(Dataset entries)
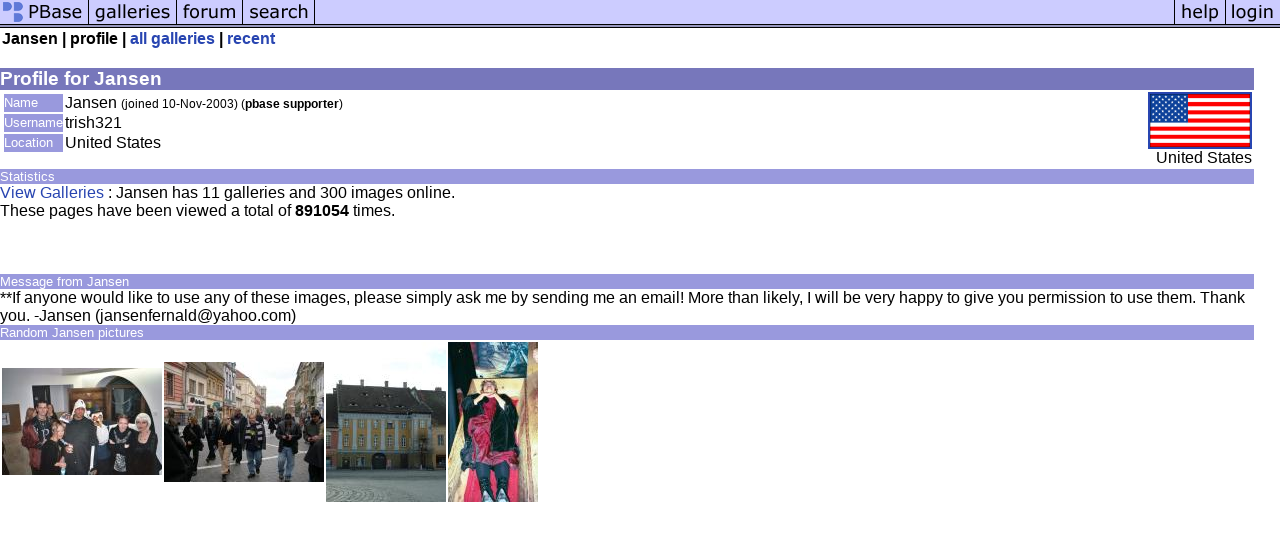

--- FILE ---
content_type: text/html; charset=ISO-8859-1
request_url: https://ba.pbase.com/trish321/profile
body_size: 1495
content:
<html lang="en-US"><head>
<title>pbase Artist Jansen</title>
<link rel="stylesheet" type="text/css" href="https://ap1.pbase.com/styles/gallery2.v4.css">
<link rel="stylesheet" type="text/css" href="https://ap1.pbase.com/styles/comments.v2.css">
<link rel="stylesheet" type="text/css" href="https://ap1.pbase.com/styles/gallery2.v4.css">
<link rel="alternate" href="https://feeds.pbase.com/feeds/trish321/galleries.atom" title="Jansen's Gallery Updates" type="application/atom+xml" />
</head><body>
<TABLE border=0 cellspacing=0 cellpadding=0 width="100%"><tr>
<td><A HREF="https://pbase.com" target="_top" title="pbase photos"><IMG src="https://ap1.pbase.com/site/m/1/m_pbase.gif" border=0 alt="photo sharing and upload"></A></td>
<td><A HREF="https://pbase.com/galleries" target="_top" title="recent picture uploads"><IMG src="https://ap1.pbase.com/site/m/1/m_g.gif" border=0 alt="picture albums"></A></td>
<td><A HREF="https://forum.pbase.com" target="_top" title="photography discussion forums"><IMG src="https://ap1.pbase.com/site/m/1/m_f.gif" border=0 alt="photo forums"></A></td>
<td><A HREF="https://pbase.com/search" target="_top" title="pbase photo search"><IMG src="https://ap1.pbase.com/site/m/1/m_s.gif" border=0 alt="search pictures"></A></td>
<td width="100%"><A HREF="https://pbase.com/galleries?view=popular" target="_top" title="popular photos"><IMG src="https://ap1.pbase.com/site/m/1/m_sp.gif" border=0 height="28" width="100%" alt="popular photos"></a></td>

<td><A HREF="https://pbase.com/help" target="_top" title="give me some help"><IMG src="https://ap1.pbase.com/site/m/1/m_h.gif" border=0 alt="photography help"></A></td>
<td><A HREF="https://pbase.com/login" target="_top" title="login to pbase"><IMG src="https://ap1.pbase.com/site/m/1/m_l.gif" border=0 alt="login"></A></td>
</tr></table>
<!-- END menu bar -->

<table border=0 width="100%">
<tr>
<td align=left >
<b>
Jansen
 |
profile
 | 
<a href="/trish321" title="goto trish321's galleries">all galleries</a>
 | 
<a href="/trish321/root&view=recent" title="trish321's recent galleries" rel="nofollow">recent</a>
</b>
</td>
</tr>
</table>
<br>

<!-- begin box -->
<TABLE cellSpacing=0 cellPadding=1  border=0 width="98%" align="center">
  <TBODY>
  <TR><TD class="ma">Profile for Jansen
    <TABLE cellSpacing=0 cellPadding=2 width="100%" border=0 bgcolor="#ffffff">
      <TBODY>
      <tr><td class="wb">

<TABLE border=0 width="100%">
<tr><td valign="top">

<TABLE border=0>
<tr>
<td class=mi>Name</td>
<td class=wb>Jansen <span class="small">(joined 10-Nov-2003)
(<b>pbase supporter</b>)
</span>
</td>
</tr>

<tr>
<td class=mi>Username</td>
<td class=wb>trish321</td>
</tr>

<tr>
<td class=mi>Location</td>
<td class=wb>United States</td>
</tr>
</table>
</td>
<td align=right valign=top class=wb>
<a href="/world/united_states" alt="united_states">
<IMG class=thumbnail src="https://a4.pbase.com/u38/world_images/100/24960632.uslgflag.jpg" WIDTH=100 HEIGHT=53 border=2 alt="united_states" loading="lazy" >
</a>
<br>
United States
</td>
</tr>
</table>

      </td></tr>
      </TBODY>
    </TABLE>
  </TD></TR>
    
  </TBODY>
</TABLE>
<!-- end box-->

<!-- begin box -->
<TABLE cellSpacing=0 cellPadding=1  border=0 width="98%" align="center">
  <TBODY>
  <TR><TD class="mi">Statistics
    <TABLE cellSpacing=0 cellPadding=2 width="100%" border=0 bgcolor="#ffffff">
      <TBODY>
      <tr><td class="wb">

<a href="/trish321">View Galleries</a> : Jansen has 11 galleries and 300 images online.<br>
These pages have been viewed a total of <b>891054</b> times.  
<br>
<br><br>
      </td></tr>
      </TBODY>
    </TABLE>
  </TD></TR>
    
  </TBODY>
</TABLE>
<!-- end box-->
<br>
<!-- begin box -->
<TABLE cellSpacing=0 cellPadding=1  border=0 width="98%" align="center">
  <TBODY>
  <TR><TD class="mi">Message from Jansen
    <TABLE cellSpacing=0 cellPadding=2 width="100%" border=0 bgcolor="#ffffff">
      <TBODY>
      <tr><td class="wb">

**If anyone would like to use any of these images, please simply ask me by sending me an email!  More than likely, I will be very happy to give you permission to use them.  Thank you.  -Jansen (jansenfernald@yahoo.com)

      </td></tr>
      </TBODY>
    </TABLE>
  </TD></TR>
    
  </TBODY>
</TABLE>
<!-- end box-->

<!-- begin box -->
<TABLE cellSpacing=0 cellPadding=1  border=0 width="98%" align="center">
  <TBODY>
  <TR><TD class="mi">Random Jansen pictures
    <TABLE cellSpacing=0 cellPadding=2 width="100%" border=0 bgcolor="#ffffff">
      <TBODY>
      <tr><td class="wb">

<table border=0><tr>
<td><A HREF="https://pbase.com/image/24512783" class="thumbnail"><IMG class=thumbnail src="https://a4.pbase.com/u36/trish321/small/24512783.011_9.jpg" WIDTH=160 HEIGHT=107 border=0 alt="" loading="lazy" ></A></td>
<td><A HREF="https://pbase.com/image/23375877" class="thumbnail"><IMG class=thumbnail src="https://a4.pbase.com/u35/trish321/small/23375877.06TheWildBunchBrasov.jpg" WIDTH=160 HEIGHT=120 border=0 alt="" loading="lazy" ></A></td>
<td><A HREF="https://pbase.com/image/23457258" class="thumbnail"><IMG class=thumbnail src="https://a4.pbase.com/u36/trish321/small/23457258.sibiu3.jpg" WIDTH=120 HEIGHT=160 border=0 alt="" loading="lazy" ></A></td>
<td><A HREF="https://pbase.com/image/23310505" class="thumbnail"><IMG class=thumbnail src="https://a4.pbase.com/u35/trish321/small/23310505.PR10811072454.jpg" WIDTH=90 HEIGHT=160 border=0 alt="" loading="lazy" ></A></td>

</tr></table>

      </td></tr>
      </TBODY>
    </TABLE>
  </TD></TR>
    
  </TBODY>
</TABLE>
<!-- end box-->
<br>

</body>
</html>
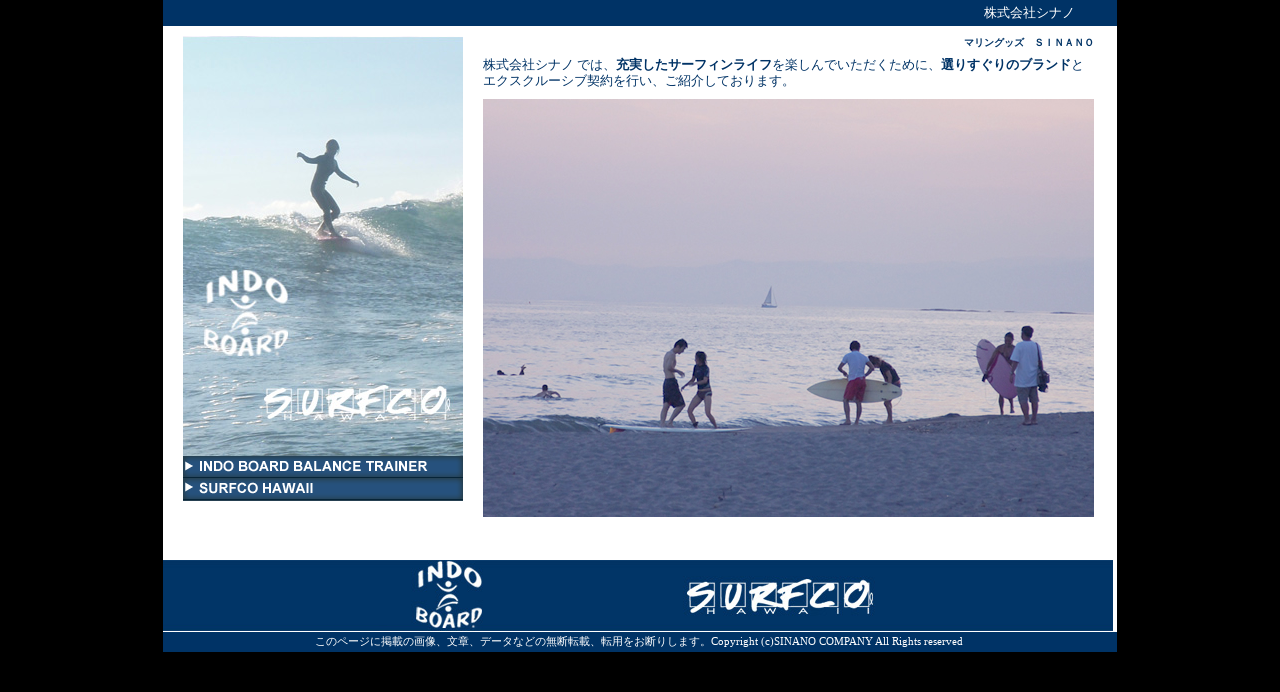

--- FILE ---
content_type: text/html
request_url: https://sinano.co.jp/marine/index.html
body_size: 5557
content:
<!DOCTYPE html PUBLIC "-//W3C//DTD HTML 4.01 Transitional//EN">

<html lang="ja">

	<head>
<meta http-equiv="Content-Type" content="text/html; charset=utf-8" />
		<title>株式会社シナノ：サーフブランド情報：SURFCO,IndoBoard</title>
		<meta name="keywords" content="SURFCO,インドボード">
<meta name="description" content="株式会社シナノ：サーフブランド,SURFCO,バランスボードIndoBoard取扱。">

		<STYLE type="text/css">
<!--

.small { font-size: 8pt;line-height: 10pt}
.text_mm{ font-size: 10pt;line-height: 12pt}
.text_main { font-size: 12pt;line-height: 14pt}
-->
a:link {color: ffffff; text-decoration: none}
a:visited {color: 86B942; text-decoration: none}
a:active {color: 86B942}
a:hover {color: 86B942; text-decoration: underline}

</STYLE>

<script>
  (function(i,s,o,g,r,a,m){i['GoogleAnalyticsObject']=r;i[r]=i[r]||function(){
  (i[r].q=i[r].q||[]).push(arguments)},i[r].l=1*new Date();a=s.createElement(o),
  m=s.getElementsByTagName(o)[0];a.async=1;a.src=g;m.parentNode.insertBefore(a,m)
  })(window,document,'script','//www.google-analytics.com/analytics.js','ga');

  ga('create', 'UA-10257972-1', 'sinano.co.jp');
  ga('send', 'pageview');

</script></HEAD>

Exercise brief
Give again, word for word, every line from the top of the data through the line with "<TABLE border=0 cellspacing=0", both ends included, and exclude the pictures.

Problem solution
--- FILE ---
content_type: text/html; charset=ISO-8859-1
request_url: https://ba.pbase.com/trish321/profile
body_size: 1495
content:
<html lang="en-US"><head>
<title>pbase Artist Jansen</title>
<link rel="stylesheet" type="text/css" href="https://ap1.pbase.com/styles/gallery2.v4.css">
<link rel="stylesheet" type="text/css" href="https://ap1.pbase.com/styles/comments.v2.css">
<link rel="stylesheet" type="text/css" href="https://ap1.pbase.com/styles/gallery2.v4.css">
<link rel="alternate" href="https://feeds.pbase.com/feeds/trish321/galleries.atom" title="Jansen's Gallery Updates" type="application/atom+xml" />
</head><body>
<TABLE border=0 cellspacing=0 cellpadding=0 width="100%"><tr>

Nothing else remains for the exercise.